PM Netanyahu will demand in the next round of terrorists to be release, that the dangerous prisoners be exiled.
Netanyahu to Kerry: Abbas continues to incite, peace and incitement cannot coexist.
The special ministerial team for the release of Palestinian prisoners convened on Sunday to approve the release of 26 terrorists serving time in Israeli prisons since before the Oslo Accords of two decades ago. The move is intended to move the peace process forward. This week will see a second round of peace talks, beginning on Wednesday in Jerusalem.
Senior diplomatic sources said on Saturday night that after the release of prisoners this week, Prime Minister Benjamin Netanyahu intends to demand that dangerous prisoners released in the coming rounds not be allowed to return to their homes in Judea and Samaria but that they be exiled.
After the ministers approve the list of prisoners, it will be presented to the public 48 hours before the actual release to enable submissions of appeals to the Supreme Court.
Aggrieved families along with the Almagor terror victims organization held protests outside the Supreme Court during the time that High Court judges heard the petition the group submitted against the plan to release prisoners.
The state’s representative at the court hearing said that the release of prisoners was conditional on the progress in the peace talks, and that should the talks not proceed, there was an option not to release terrorists.
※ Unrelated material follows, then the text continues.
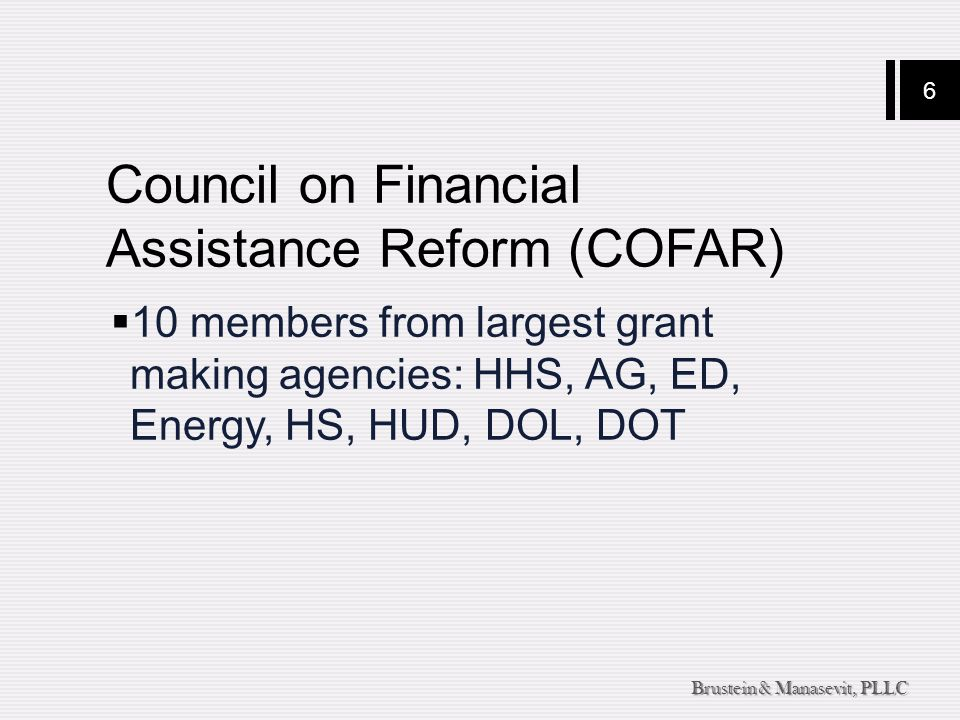 6 Brustein & Manasevit, PLLC Council on Financial Assistance Reform (COFAR)  10 members from largest grant making agencies: HHS, AG, ED, Energy, HS,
At the same time, ahead of the renewal of talks, Prime Minister Netanyahu sent a letter to U.S. Secretary of State John Kerry on Saturday night complaining that Palestinian President Mahmoud Abbas and his associates were continuinh to incite against Israel, despite the renewal of peace talks.
“Incitement and peace cannot coexist,” Netanyahu wrote. “Instead of educating the next generation to live in peace with Israel, education for hatred poisons them against Israel.”
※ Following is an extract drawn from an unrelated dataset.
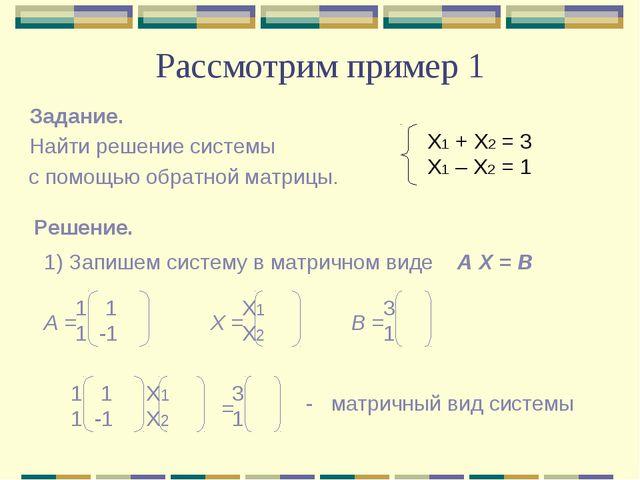 Рассмотрим пример 1 Задание. Найти решение системы с помощью обратной матрицы...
According to a spokesman, Netanyahu’s letter referred to an assertion that Abbas made on July 29 that a future Palestinian state “would not see the presence of a single Israeli — civilian or soldier.”
Netanyahu also cited an official Palestinian television broadcast of a goodwill visit by the Barcelona football club to the West Bank last week, during which a sportscaster said in a voiceover that the borders of a Palestinian state would be from Rosh Hanikrah (Israel’s northernmost city) to Eilat (Israel’s southernmost city). A singer who performed on the pitch said the same.
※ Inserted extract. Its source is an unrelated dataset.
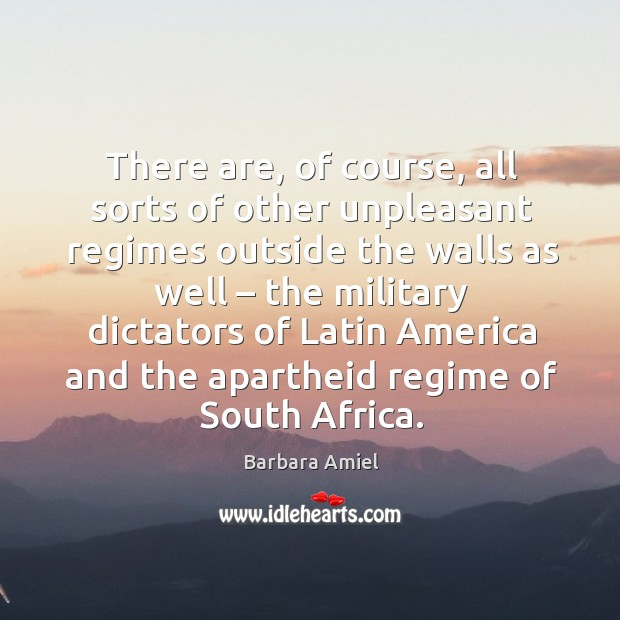 There are, of course, all sorts of other unpleasant regimes outside the walls as well Barbara Amiel Picture Quote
“Rather than educate the next generation of Palestinians to live in peace with Israel, this hate education lays the ground for continued violence, terror and conflict,” the letter said.
Meanwhile, Kerry met at the White House on Thursday with 15 leaders of the American Jewish community and asked them to support the peace process.
Following the talks in Jerusalem, the sides will also meet in Jericho.